◆ **WHAT NEEDS TO BE DONE**: Write out exactly, please, the lines from the one containing "What is the distance from" to the end of the material.
(begin)
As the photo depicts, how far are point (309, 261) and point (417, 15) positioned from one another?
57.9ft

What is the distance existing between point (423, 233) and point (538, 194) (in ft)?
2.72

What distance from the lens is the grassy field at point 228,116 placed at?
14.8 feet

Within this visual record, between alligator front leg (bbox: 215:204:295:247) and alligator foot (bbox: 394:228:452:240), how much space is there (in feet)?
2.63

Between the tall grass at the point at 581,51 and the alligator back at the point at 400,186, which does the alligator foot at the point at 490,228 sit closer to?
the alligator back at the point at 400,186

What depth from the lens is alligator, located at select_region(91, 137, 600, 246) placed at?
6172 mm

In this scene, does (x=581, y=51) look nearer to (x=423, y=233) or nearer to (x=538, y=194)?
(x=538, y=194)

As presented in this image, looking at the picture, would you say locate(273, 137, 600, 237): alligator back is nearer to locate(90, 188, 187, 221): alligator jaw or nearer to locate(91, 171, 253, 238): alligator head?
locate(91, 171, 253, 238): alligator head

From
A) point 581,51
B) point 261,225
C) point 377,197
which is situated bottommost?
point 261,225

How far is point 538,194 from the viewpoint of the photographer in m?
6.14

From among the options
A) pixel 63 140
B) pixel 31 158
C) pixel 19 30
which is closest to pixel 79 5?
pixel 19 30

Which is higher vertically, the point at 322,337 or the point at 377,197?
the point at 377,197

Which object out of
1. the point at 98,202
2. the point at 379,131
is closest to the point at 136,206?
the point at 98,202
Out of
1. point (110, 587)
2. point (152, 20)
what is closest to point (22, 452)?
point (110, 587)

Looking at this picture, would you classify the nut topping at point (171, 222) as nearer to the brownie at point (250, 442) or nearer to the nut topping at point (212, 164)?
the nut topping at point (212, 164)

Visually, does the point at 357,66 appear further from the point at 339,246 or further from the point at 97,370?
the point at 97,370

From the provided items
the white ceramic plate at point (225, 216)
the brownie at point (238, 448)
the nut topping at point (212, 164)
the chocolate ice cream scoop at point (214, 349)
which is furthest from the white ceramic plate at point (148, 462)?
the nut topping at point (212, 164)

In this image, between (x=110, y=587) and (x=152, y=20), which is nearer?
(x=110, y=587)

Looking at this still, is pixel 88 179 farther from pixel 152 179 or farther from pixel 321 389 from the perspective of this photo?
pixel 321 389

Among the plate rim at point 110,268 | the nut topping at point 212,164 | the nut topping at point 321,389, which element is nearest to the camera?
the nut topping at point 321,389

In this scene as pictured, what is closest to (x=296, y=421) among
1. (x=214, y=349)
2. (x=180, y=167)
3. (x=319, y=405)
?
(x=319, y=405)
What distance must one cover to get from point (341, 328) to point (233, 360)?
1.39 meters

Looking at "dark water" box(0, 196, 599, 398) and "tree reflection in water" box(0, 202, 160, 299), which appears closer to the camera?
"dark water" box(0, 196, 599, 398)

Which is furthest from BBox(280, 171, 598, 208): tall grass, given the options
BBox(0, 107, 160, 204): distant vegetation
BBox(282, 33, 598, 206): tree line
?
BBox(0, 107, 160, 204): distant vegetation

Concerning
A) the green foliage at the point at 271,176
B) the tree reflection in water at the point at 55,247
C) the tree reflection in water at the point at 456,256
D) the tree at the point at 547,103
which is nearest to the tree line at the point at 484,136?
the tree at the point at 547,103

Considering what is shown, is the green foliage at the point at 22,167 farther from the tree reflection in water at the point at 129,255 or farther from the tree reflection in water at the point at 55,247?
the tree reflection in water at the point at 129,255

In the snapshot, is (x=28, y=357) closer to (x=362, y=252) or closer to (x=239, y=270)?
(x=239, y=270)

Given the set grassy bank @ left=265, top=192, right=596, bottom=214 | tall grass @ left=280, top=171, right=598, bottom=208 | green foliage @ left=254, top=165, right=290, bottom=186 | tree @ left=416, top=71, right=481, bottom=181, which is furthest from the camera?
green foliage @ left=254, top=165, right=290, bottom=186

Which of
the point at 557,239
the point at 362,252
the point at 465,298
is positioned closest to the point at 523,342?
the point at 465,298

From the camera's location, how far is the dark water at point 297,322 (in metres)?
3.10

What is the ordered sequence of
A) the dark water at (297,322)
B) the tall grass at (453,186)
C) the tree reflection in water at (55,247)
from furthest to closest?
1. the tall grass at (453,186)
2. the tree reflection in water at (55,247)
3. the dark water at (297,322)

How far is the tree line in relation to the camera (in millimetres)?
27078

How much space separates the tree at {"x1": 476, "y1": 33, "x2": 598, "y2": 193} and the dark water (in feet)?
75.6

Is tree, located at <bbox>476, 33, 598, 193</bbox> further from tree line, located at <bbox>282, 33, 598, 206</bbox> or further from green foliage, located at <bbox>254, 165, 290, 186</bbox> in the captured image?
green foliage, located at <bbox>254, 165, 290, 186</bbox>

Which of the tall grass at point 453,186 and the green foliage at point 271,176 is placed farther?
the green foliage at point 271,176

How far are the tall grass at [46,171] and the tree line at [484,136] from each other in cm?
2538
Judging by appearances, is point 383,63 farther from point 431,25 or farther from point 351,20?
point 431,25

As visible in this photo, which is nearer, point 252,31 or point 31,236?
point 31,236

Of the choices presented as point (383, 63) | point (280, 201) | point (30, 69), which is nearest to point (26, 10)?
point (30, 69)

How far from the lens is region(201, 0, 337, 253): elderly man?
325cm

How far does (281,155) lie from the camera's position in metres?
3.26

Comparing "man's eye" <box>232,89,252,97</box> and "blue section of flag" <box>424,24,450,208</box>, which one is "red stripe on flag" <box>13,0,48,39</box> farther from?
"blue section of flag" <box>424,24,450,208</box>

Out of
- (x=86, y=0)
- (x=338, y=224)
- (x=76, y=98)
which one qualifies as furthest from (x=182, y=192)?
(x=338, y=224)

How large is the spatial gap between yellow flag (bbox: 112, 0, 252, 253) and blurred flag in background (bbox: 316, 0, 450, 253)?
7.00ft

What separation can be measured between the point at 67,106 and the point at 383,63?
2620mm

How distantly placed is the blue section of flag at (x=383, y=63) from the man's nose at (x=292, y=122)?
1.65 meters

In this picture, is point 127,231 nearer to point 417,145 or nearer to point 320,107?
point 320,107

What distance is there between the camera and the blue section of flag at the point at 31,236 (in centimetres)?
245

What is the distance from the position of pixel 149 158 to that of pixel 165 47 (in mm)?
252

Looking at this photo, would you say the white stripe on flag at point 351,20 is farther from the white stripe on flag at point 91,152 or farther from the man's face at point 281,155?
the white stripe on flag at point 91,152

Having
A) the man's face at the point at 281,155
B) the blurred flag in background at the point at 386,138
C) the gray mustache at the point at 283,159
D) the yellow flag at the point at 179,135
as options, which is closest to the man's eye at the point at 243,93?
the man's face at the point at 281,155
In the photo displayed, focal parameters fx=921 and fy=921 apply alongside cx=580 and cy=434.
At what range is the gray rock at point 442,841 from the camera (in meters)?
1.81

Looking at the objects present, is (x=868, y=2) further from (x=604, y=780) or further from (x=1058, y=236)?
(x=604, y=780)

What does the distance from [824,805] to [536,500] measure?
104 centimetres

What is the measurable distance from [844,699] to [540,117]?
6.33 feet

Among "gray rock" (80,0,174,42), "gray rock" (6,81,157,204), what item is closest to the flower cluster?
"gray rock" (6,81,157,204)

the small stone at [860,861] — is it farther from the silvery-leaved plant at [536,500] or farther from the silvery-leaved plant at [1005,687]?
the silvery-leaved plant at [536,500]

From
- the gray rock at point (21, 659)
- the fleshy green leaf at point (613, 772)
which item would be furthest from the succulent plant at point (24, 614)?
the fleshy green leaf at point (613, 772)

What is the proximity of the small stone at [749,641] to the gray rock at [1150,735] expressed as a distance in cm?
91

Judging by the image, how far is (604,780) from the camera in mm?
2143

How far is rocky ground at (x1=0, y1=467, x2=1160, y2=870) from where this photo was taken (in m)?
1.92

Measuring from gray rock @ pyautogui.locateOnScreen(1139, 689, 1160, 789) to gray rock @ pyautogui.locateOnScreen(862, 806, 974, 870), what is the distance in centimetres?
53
(end)
◆ **SOLUTION TO THIS PROBLEM**:
What is the distance from the position of pixel 149 158 to that of pixel 165 47 (in mm)?
252

Looking at this photo, would you say the white stripe on flag at point 351,20 is farther from the white stripe on flag at point 91,152 or farther from the man's face at point 281,155?
the white stripe on flag at point 91,152

Having
A) the man's face at the point at 281,155
B) the blurred flag in background at the point at 386,138
C) the gray mustache at the point at 283,159
D) the yellow flag at the point at 179,135
as options, which is closest to the man's eye at the point at 243,93?
the man's face at the point at 281,155
In the photo displayed, focal parameters fx=921 and fy=921 apply alongside cx=580 and cy=434.
At what range is the gray rock at point 442,841 from the camera (in meters)?
1.81

Looking at the objects present, is (x=868, y=2) further from (x=604, y=780) or further from (x=1058, y=236)?
(x=604, y=780)

What does the distance from [824,805] to [536,500] measure?
104 centimetres

What is the measurable distance from [844,699] to [540,117]?
6.33 feet

Among "gray rock" (80,0,174,42), "gray rock" (6,81,157,204), what item is closest to the flower cluster?
"gray rock" (6,81,157,204)

the small stone at [860,861] — is it farther from the silvery-leaved plant at [536,500] or farther from the silvery-leaved plant at [1005,687]?
the silvery-leaved plant at [536,500]

From
- the gray rock at point (21, 659)
- the fleshy green leaf at point (613, 772)
which item would be furthest from the succulent plant at point (24, 614)?
the fleshy green leaf at point (613, 772)

What is the proximity of the small stone at [749,641] to the gray rock at [1150,735] expressed as a distance in cm?
91

Judging by the image, how far is (604,780) from the camera in mm?
2143

How far is rocky ground at (x1=0, y1=467, x2=1160, y2=870) from where this photo was taken (in m)?
1.92

Measuring from gray rock @ pyautogui.locateOnScreen(1139, 689, 1160, 789) to gray rock @ pyautogui.locateOnScreen(862, 806, 974, 870), what is the distance in centimetres?
53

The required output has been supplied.